We also see that the history of inclusion and exclusion at the contest is intimately linked with that of Bashar. His family ran a campaign to include Palestine in 2013 (not so bizarre when you count Australia as a contender), which resulted in the Palestinian flag being banned from the contest. Evidently some flags are more political than others.

The film continues through the claustrophobic run-up to the final, as the band deliberate their willingness to protest and wonder what they have done already is enough. Bashar has a very real fear of being ostracised from his community in Palestine for collaborating with a band that failed to materialise their claim to solidarity; Hatari, in contrast, have the luxury of going home and continuing to make music regardless.

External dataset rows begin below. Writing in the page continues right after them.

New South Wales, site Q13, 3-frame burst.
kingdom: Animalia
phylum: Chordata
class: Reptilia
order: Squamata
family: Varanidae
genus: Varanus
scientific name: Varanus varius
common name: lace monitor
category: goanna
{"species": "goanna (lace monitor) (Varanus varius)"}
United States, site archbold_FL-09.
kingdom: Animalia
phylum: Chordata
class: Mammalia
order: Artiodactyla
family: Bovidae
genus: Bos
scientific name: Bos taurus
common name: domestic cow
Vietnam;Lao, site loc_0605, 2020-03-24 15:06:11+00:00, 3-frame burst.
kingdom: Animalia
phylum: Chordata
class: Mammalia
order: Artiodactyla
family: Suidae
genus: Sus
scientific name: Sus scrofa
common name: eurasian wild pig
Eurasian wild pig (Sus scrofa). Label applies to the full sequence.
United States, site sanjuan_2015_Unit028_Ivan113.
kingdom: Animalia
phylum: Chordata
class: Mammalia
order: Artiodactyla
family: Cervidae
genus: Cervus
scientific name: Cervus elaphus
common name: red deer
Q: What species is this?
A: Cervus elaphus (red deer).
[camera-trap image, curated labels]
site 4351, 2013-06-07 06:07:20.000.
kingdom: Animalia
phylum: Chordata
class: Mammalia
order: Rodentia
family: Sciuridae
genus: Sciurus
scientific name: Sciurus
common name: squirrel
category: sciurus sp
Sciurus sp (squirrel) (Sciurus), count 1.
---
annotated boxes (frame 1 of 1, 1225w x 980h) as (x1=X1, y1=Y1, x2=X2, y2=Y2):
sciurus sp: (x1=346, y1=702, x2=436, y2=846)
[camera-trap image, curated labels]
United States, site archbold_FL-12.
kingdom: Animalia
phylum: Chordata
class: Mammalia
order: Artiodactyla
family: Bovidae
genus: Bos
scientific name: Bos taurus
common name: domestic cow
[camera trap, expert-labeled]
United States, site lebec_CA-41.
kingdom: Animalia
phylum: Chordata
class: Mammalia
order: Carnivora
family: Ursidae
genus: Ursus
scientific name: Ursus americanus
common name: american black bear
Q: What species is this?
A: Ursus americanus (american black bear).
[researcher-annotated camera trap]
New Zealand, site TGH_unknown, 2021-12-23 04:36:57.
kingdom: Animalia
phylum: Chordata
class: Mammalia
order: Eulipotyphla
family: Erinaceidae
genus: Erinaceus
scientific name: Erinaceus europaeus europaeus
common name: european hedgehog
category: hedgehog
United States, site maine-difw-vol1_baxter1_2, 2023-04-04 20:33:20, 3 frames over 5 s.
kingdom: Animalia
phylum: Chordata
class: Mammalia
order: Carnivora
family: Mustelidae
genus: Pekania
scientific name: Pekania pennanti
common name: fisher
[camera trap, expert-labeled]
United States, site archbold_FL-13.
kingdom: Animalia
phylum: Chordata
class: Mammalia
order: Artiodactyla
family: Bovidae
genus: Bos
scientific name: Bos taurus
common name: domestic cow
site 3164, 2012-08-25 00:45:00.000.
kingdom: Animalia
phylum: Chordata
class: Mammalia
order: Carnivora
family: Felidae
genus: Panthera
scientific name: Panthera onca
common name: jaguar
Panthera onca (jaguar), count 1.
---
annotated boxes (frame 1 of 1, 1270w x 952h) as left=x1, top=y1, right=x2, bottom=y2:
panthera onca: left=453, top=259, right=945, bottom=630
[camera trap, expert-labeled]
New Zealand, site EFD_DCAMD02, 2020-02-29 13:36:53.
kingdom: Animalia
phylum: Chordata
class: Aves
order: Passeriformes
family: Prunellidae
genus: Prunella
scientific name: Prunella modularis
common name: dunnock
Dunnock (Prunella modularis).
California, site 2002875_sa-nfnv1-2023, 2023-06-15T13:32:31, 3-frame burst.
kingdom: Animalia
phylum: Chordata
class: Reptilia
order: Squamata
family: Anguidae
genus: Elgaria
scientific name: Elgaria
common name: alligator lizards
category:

The final is the climax of the film: pressure mounts as the camera follows Hatari through swathes of interviews, each more bizarre than the last. At last they execute their now infamous gesture, bringing out a Palestinian flag—smuggled in from Ramallah by friends the night before—during the final points section to audible boos from the audience. The Icelandic Broadcasting authority were fined €5,000 for the act, and the clip was removed from official Eurovision streams. In the end, it turns out, very little was needed to upset the establishment—a flash of a flag is barely a revolution—but the gesture is imbued with particular meaning in a place devoid of any.

Bashar continues to oppose Israeli occupation through art, and was recently involved in the protests that fought evictions in the Sheikh Jarrah neighbourhood of East Jerusalem, his home city. This year has seen yet more bloodshed at the hands of the Israeli occupiers in Palestine, meaning Hatari’s is a timely story to tell.

Credit: Svikamylla Ehf / Hatari / Bashar Murad

This documentary’s defining message is that politics is not easily confined. Whether or not the organisers like it, events like Eurovision are major political statements, offering legitimacy and authority to some and refusing both to others in the eyes of the world. A Song Called Hate powerfully articulates the the other side of Eurovision 2019, raising the voices of Palestine, its music, its poets, its politicians, its fashion designers, and its flags. You should watch it.